The Current State of Windows Phone 7

The mobile operating system designed to save Microsoft’s mobile business is struggling.  A month and a half after its launch, Windows Phone 7 is outnumbered over 100 to 1 by both Android and iPhone, based on traffic through the Chitika ad network.

Over the past three weeks, for every one Windows Phone 7 impression we see, there are 110 Android impressions and 172 iPhone impressions.  That number is remaining relatively stable, with very little significant market share growth in WP7.

Although the mobile operating system has received generally positive reviews, it appears to be struggling to gain a foothold against Google and Apple’s well-established entries into the smartphone market.

Given that both Android and iPhone see their biggest spikes in usage during weekends, Microsoft may do well to position Windows Phone 7 as a BlackBerry nemesis rather than an iPhone/Android killer – the corporate worker’s smartphone of 2011.

For more information on this study, contact:

Daniel Ruby
Research Director, Online Insights
Chitika, Inc.
+866.441.7203 x966
press@chitika.com

32 comments

  1. Already 100:1 againt Android with 80M+ devices? That’s actually pretty good for Windows Phone 7. People need to keep in mind it’s been only a month and WP7 is not available for many carriers and countries yet.

  2. 20 days … 20 days after launch you are able to make an assessment to the long term viability of a product. Android didn’t gain much traction until the DROID ad blitz by Motorola. Not much analysis could possibly be done on your part to make your snap judgment.

  3. Research director?
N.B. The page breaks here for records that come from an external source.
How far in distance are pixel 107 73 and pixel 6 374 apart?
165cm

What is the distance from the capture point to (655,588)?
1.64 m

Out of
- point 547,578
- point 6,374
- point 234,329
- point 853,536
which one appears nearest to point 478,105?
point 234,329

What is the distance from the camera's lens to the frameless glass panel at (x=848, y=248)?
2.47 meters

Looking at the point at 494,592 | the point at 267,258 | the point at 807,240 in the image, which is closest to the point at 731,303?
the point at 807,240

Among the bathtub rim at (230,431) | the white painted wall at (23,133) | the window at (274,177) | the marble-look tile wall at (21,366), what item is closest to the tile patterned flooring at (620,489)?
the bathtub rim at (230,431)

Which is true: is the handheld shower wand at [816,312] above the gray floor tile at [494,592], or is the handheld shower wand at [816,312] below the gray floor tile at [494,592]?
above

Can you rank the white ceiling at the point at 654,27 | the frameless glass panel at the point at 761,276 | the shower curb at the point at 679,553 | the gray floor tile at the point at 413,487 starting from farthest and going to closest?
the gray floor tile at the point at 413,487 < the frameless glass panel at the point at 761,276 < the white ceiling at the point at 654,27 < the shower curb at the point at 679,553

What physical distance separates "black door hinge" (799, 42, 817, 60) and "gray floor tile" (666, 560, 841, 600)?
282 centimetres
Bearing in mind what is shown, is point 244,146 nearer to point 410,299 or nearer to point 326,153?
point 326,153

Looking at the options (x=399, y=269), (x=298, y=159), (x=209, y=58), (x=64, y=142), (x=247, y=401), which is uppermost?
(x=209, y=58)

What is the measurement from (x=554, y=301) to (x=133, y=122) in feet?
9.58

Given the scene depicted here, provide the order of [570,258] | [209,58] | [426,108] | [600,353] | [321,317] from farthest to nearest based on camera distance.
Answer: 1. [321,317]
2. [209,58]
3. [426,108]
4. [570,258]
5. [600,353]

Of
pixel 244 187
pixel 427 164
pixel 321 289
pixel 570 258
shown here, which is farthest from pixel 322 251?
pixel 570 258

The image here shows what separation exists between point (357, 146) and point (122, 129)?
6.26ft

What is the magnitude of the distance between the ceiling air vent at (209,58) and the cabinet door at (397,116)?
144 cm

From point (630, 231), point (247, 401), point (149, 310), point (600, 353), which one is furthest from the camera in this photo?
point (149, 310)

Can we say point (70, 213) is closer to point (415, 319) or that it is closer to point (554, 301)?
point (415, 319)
For someone with such a title, you would expect a rather more scientific approach in the assessment. This guy is a blogger at best, not a “researcher.”

  4. Haha, all those WP7 fanboys are hilarious. What’s not scientific about this approach? If there are 80million Android devices in use, that means there are about 700,000 WP7 devices. That’s not a success by any measure. Even the Palm Pre sold faster, measured against overall smartphone sales in 2009, and that was one phone in one country.

  5. What’s not scientific about this? How about it only measures through their ad network? Maybe 99.9% of all Phone 7’s don’t view ads!?! Or maybe there are not 100,000 apps that are ad supported for the platform (like iPhone). You can’t tell me the total web traffic of a phone from the ad usage. MAYBE you can if you are actually looking at all the server logs and viewing which are mobile for a website.